There are elections soon in Belgium. I have been told that I am allowed to vote on more than one candidate within the same party. If I were to give my vote to every candidate on the list of my desired party (apart from those that voted against my wishes in their parliament), what impact does this have on the number of votes my party gets and how many people of my party potentially get elected? I had a whole explanation in high school on politics and elections as part of the law course, but I can’t remember anything of it.

2 Answers 2


Each party will form a list of candidates, typically the same number of candidates as seats to be filled.

You can choose to vote for the party, indicating support for all the candidates of that party. Many people do this, as it is the quickest way of voting. It is quick and simple to vote for the party.

Alternatively, you can vote for individual candidates in one party list. If you vote for everyone in the list of your party, this has the same effect as voting for the party. If you vote for all the people in your party except those whose voting record you don't like, then it makes it more likely that the people that you voted for will be elected.

There is also a list of substitute candidates. Substitute candidates will only serve if an elected candidate dies or resigns. It is possible (for example) to vote for individual candidates on the main list, to advantage them against others in the same party, and then vote for the whole substitute list.

So either pick a party, or pick a party and select candidates from that party list. Attendance is compulsory so you must be present at the polling station, but you may submit a blank ballot. Increasingly, you will vote electronically at the polling station instead of on paper.

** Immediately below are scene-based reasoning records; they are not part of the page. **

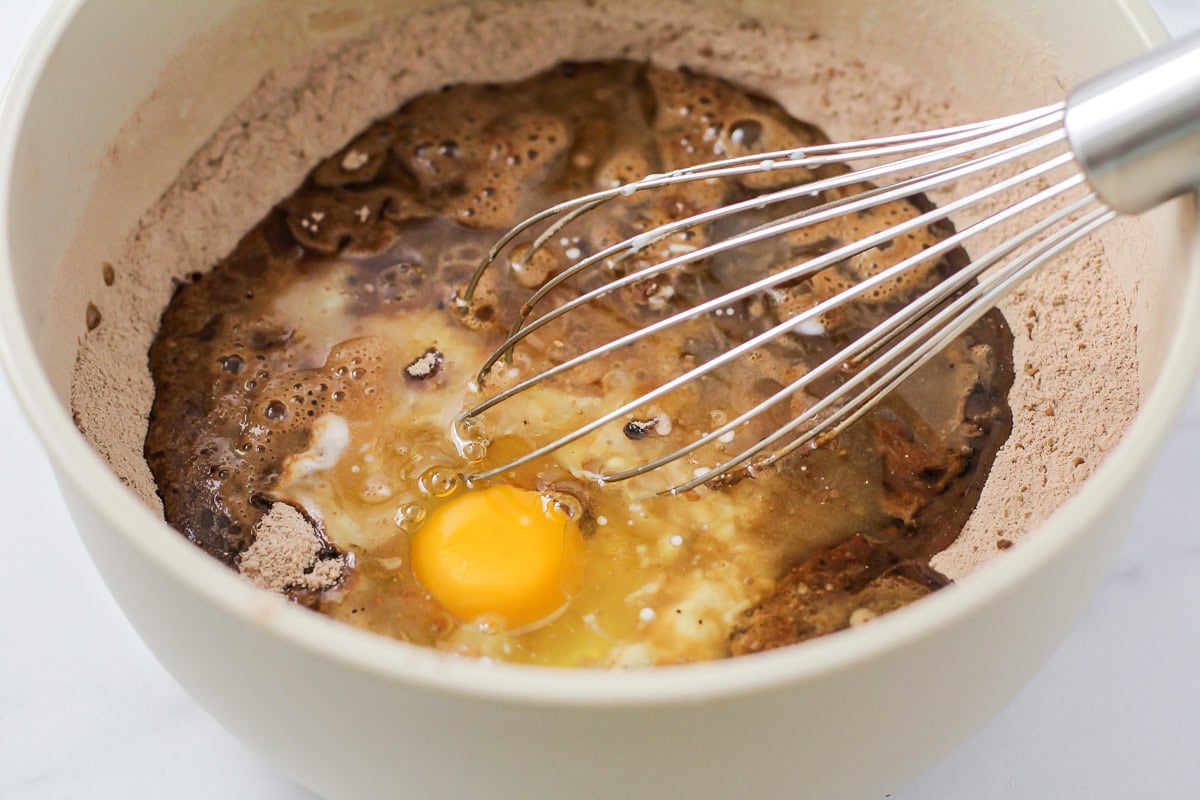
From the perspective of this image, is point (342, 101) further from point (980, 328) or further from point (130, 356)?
point (980, 328)

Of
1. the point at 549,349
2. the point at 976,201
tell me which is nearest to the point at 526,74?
the point at 549,349

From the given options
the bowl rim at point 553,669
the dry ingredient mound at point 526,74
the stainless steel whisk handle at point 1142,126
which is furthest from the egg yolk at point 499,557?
the stainless steel whisk handle at point 1142,126

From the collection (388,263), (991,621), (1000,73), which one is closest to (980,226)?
(991,621)

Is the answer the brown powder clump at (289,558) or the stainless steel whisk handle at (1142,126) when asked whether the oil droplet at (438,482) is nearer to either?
the brown powder clump at (289,558)

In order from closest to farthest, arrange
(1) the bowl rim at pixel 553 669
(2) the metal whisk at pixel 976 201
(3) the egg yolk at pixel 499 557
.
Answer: (1) the bowl rim at pixel 553 669
(2) the metal whisk at pixel 976 201
(3) the egg yolk at pixel 499 557

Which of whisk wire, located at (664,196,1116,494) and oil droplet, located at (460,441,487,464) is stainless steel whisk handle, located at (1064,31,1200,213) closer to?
whisk wire, located at (664,196,1116,494)
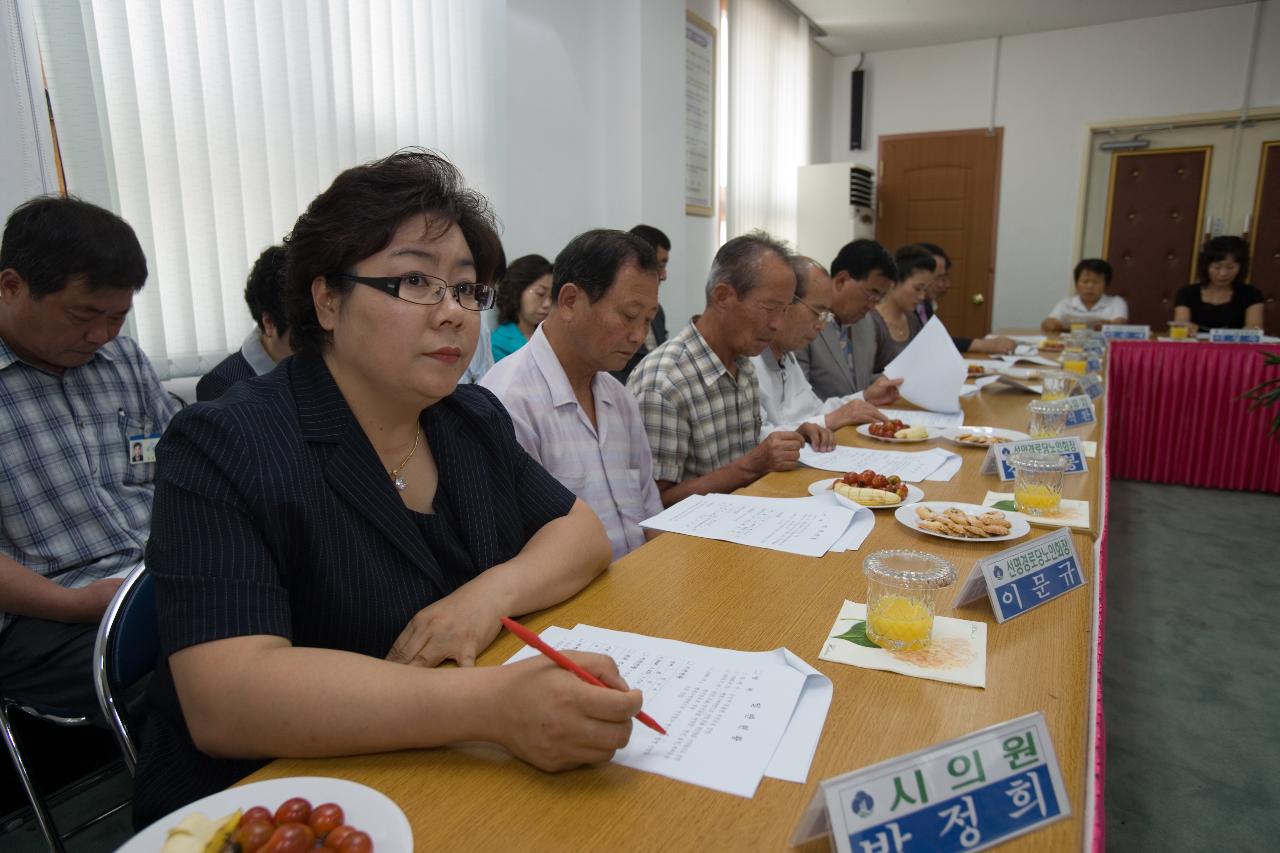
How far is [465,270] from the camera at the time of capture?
1011 millimetres

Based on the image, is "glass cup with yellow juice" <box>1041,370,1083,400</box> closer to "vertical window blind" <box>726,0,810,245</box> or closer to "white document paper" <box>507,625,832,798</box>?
"white document paper" <box>507,625,832,798</box>

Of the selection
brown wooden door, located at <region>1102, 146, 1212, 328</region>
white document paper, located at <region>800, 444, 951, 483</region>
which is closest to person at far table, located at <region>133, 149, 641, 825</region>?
white document paper, located at <region>800, 444, 951, 483</region>

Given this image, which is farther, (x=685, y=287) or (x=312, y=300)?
(x=685, y=287)

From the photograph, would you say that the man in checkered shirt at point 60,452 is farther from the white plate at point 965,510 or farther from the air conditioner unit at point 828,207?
the air conditioner unit at point 828,207

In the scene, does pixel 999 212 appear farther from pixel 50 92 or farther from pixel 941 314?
pixel 50 92

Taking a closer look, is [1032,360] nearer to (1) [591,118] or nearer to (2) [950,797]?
(1) [591,118]

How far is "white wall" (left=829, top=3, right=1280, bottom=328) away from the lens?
5.87m

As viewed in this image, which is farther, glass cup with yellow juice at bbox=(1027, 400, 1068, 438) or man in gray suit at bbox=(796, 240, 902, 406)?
man in gray suit at bbox=(796, 240, 902, 406)

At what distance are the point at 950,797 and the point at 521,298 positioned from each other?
3028 mm

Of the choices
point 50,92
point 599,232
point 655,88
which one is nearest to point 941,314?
point 655,88

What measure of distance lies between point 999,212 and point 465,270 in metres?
6.85

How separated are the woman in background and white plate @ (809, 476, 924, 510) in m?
2.21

This is described in a paper presented in Brazil


Distribution of seats

The seats are distributed based on the number of votes that a list received. No distinction is made based on votes for individual candidates at the point. So it doesn't change anything if you vote for the list, for individual candidates or a combination of both.

Allocation of the seats

In Belgium, the D'Hondt method is used for the allocation of the seats. Basically this means that you distribute all list votes over the candidates and each candidate has to reach a certain magic number of votes to be elected. For details check the wiki page. So, if you vote for every candidate on a list you push them towards the magic number in equal amounts (1 vote). If you only make a list vote you also push them towards the magic number in equal amounts (which happen to be zero). As you push them in both case in equal amounts, it will not make a difference. Based on your vote none of them will have an advantage over the other candidates.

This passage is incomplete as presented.